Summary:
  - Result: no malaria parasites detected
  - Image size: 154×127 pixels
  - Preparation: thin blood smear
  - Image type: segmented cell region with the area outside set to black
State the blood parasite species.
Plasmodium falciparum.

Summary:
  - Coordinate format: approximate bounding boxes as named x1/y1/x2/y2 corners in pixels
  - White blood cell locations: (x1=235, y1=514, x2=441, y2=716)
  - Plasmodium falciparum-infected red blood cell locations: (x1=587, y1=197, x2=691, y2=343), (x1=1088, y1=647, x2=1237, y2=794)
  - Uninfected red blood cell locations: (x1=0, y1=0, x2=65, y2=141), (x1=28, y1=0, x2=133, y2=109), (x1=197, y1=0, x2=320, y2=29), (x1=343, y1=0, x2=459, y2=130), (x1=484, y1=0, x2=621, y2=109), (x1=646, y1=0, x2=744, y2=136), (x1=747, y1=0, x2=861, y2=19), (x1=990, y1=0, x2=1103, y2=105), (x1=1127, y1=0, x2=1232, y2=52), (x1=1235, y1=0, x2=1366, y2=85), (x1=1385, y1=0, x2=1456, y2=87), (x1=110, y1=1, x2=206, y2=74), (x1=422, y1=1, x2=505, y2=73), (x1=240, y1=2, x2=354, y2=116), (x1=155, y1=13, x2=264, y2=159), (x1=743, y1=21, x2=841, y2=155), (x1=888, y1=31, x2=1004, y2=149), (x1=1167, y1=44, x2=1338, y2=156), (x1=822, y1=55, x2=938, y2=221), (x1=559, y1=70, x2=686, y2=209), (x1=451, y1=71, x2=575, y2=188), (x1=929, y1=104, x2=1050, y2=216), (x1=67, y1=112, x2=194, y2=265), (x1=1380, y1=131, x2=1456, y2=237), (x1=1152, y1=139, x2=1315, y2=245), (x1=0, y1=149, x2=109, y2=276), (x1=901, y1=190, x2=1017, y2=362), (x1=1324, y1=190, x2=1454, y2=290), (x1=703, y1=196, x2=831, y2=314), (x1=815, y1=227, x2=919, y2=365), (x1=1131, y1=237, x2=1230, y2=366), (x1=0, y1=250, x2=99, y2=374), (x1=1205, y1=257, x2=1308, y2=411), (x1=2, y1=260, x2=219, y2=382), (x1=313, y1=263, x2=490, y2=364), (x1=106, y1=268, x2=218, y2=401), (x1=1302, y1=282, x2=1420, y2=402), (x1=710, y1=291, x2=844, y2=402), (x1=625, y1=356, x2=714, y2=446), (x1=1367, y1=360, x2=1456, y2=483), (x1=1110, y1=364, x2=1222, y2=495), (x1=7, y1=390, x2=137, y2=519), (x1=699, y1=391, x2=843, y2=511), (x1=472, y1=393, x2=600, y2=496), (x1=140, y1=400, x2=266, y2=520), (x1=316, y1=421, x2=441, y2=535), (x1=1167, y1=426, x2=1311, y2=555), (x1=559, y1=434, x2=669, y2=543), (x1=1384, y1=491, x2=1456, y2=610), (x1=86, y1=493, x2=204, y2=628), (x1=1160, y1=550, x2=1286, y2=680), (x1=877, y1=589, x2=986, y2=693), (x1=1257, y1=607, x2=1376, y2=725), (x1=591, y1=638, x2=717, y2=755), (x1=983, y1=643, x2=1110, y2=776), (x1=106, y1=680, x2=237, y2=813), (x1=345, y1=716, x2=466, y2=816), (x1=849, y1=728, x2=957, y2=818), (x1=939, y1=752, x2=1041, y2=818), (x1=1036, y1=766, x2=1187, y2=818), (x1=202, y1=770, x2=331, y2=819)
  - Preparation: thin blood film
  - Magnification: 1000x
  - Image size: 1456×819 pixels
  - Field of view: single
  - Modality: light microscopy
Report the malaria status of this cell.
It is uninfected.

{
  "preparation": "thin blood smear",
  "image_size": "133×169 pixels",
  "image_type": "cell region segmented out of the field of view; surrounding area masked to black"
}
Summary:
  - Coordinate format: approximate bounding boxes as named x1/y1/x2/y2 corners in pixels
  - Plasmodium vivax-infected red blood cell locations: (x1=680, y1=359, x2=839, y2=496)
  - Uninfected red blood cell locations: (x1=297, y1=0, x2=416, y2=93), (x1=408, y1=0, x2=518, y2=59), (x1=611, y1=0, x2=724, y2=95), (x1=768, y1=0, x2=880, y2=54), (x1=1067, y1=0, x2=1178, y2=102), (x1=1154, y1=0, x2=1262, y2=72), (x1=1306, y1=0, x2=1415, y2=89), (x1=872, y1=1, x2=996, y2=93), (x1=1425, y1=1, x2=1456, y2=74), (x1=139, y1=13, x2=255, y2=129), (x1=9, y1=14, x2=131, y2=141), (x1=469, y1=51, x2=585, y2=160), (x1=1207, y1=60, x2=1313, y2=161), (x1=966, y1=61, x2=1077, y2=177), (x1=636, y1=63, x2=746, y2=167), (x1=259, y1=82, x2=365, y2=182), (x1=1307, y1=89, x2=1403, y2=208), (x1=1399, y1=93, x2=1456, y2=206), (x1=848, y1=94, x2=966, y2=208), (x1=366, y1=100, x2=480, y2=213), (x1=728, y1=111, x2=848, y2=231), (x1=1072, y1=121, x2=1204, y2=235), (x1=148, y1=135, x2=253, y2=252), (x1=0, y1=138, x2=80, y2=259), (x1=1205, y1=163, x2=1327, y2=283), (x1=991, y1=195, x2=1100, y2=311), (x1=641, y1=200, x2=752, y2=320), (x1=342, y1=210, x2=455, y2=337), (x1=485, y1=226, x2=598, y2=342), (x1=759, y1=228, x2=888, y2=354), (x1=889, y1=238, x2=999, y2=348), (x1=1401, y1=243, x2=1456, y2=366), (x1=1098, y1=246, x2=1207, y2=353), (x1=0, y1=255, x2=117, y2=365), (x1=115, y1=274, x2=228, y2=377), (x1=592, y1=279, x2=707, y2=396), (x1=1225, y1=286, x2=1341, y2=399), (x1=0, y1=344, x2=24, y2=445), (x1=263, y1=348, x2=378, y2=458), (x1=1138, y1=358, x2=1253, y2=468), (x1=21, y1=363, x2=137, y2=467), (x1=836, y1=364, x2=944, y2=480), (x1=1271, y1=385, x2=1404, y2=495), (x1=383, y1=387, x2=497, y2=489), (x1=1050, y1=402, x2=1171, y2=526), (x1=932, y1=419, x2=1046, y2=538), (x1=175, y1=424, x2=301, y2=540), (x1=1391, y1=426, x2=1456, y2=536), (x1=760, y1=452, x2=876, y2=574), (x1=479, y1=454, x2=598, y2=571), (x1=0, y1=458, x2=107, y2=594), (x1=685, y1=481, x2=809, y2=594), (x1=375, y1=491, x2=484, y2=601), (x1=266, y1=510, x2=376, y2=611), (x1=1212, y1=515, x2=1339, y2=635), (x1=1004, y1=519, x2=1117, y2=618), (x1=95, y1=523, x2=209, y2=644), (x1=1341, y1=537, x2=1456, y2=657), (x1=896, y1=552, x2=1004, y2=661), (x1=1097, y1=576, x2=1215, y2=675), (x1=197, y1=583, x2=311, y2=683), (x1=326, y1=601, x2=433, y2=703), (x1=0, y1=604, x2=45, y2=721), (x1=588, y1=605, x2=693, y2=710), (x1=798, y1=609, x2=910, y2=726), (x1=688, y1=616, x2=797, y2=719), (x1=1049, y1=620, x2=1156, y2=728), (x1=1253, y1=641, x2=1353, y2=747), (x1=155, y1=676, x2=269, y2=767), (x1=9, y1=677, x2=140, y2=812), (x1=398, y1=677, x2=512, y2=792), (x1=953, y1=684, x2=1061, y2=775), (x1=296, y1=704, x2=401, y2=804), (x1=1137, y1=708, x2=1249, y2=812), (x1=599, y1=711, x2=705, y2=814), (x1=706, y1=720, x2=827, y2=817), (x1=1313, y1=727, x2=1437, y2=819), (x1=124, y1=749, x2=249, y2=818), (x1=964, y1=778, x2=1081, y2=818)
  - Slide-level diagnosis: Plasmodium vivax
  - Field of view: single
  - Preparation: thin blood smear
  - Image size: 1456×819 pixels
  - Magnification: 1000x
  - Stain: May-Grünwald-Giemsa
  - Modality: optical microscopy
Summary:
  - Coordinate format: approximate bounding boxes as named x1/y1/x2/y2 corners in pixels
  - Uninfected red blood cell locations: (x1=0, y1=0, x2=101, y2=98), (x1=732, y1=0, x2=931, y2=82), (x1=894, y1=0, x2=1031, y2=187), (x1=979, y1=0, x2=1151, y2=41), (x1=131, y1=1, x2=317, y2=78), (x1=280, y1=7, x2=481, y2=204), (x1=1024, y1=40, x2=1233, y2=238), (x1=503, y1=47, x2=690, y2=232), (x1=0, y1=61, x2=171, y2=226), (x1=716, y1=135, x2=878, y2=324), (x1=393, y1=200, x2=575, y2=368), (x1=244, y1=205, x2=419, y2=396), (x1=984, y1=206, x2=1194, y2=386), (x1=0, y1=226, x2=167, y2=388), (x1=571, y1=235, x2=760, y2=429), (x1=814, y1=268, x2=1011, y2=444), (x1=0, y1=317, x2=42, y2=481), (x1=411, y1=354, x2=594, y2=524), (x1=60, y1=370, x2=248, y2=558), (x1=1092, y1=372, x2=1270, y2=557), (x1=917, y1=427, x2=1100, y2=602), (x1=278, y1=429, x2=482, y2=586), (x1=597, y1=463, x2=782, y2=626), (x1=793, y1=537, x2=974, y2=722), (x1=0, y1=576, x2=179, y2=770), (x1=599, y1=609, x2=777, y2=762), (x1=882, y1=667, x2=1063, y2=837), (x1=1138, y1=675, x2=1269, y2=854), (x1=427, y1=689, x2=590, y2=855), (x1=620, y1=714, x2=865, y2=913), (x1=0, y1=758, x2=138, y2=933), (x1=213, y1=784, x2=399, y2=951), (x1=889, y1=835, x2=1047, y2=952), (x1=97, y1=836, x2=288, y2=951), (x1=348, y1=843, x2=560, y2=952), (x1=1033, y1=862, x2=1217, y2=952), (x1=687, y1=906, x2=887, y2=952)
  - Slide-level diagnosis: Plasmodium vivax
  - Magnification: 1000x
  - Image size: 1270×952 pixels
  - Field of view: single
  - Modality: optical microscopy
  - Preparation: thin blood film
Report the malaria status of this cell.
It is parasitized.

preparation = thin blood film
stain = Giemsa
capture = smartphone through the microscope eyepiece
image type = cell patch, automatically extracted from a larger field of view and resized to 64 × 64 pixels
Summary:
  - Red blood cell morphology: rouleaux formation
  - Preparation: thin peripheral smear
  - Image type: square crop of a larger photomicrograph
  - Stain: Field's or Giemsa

§ WORK ORDER: Extract from the material all lines containing the string "larger".

§ ANSWER BOX:
image type = cell patch, automatically extracted from a larger field of view and resized to 64 × 64 pixels
  - Image type: square crop of a larger photomicrograph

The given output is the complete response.